Of course, there’s great fun in all this, especially with children in the back seats of our vehicles. They especially enjoy the frequent turns. But of course that all has changed over time, particularly as I have had to become a driving instructor and find myself in the passenger seat. I have had to teach that it’s important to slow down in anticipation of these bends in the road, because it’s much harder to slow down in the midst of them.

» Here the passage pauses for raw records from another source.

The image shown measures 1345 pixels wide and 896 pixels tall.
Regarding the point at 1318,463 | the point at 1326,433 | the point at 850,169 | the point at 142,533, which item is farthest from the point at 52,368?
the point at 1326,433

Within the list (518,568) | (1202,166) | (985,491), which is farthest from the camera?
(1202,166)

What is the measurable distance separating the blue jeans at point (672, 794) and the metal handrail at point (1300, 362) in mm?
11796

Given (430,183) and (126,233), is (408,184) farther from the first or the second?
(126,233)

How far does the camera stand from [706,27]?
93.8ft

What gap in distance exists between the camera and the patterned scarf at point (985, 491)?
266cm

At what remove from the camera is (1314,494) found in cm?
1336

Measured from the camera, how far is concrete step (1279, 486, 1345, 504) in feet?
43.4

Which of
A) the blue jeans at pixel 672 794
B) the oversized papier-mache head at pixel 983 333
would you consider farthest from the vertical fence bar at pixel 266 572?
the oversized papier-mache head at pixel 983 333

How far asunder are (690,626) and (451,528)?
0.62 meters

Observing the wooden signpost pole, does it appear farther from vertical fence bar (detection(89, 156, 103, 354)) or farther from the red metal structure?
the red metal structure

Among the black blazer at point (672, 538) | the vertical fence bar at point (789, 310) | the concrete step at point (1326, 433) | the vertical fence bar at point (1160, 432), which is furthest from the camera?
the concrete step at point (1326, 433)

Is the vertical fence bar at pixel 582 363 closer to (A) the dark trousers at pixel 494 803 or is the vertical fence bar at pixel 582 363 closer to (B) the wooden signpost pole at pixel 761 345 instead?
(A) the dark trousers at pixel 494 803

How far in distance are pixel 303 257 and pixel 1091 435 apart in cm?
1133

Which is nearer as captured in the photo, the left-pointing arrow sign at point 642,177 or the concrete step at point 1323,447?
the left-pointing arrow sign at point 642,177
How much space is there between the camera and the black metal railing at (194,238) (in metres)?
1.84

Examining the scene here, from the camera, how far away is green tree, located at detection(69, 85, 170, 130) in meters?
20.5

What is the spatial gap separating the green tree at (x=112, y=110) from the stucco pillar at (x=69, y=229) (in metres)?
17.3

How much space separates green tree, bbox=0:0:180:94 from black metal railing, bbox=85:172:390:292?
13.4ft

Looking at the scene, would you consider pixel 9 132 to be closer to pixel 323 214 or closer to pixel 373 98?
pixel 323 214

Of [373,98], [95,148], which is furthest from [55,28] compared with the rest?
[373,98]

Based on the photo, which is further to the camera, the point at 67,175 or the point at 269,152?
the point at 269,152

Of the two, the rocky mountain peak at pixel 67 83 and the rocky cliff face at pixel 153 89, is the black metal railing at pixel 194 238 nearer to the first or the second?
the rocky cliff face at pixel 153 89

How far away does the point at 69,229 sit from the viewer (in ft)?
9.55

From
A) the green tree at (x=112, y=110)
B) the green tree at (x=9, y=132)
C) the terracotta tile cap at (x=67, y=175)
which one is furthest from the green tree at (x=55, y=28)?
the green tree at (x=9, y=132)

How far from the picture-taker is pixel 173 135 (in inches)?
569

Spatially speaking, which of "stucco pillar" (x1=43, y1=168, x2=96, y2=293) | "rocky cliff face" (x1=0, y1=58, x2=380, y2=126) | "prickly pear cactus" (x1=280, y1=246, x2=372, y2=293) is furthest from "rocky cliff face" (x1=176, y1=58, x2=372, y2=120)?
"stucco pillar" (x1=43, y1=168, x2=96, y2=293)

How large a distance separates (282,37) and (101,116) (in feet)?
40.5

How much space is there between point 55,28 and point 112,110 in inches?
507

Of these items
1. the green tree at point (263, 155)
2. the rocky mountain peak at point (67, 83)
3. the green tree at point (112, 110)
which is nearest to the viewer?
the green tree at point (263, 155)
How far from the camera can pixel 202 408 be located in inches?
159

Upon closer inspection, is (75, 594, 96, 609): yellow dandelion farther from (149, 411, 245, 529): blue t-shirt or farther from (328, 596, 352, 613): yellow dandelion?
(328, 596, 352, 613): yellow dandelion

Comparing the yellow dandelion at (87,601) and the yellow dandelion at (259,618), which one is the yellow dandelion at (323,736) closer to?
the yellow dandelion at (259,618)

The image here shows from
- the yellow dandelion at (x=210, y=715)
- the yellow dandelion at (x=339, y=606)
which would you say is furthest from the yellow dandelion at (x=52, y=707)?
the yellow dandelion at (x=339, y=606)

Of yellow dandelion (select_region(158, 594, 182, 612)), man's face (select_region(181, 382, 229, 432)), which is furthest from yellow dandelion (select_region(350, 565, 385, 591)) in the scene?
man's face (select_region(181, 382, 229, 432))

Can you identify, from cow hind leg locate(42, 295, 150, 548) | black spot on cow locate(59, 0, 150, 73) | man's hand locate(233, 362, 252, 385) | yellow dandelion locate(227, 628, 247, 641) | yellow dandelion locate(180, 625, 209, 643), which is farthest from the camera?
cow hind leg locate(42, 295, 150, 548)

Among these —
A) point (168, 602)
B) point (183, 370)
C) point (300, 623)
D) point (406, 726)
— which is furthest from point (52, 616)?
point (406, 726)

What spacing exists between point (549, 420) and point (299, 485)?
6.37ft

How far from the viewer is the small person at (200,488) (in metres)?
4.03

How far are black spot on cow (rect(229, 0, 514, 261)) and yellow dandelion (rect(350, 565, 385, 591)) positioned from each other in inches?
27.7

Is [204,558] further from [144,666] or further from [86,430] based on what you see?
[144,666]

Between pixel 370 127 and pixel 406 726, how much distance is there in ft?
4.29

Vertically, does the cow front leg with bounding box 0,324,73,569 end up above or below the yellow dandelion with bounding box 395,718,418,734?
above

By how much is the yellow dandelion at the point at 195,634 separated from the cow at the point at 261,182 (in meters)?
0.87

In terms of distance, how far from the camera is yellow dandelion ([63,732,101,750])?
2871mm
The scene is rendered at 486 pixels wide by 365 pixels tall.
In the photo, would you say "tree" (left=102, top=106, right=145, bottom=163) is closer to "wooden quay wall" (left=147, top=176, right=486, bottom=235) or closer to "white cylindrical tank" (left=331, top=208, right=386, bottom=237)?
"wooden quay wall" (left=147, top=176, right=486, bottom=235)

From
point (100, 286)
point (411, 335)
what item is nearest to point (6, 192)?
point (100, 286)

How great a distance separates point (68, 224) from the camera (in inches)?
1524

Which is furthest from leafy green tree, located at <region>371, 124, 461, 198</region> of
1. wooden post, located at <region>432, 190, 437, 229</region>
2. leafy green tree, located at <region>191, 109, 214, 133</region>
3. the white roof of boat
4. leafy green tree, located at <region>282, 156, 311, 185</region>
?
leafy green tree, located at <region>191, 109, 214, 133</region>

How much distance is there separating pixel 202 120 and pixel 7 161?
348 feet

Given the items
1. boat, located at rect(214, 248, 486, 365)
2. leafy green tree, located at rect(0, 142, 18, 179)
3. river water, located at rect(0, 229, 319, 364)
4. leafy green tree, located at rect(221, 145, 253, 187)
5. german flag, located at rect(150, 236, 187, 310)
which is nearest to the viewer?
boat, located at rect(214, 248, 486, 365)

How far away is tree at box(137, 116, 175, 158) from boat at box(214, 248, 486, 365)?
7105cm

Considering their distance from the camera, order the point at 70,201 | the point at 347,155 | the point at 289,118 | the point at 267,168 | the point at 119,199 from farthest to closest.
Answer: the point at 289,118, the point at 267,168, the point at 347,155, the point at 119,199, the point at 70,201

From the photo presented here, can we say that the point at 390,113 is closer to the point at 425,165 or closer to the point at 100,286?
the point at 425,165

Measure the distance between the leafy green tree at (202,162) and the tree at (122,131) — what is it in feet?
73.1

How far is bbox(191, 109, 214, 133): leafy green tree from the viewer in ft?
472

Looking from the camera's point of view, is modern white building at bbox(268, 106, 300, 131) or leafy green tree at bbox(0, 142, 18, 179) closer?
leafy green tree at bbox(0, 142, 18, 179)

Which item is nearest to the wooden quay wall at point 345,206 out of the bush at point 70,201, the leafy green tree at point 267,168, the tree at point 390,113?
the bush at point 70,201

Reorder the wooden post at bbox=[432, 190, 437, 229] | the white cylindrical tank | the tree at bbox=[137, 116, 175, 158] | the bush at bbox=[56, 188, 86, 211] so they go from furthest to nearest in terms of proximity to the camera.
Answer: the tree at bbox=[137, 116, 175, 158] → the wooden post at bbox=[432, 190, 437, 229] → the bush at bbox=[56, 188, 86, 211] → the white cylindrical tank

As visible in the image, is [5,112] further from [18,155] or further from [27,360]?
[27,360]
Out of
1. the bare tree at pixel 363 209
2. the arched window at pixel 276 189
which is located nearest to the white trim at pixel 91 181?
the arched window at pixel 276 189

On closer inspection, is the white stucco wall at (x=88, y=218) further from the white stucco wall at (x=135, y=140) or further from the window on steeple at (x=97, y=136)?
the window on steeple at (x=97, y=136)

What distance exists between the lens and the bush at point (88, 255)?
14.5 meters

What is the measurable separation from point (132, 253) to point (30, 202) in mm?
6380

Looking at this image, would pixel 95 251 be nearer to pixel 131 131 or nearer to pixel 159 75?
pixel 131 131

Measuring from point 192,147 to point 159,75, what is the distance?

You know what? The New England roads are not the only pathways with a lot of twists and turns. The same is true on the journey of life, which is punctuated through time by many different seasons. One season that is common to us all is the big bend in the road that takes place following Labor Day weekend. While the reality of “back to school” directly affects students, teachers, and administrators, it has ripple effects all across the people of the fruited plain. One social commentator I heard on the radio recently remarked that this season is America’s real New Year. So many things change very quickly after Labor Day.
At Pilgrim Covenant Church, we mark this curve with our own special Sunday, which we call, “Homecoming Sunday.” I don’t know how long that tradition has been going at PCC, but there’s another tradition that’s been going a long time. The Jewish people (including Jesus) have celebrated three significant Holy Days, or Feasts, in the fall. In order, they are Rosh Hashanah (the New Year), Yom Kippur (The Day of Atonement), and the Feast of Tabernacles, which includes a celebration of the harvest. Spiritually speaking, these highlight three major themes: Repentance, Judgment, and Thanksgiving.
The next three Sundays at PCC, we’re going to get very practical. We recognize that this is a big time of transitions for many of us, and our schedules fill up quickly with demands and opportunities, and we find ourselves speeding into all the curves ahead. And that often takes a toll on time, our energy – and our relationship with God.
That’s why I’d like for us to slow down as we head into this curve. To do so, we’re going deep into our historic spiritual roots as Christians into what would have been the practice of the faith of Jesus and the early Christians. We will engage with the spiritual significance of these Holy Days. I’m inviting you to join us the next three Sundays as we slow down and embrace all God is for us through our Lord Jesus.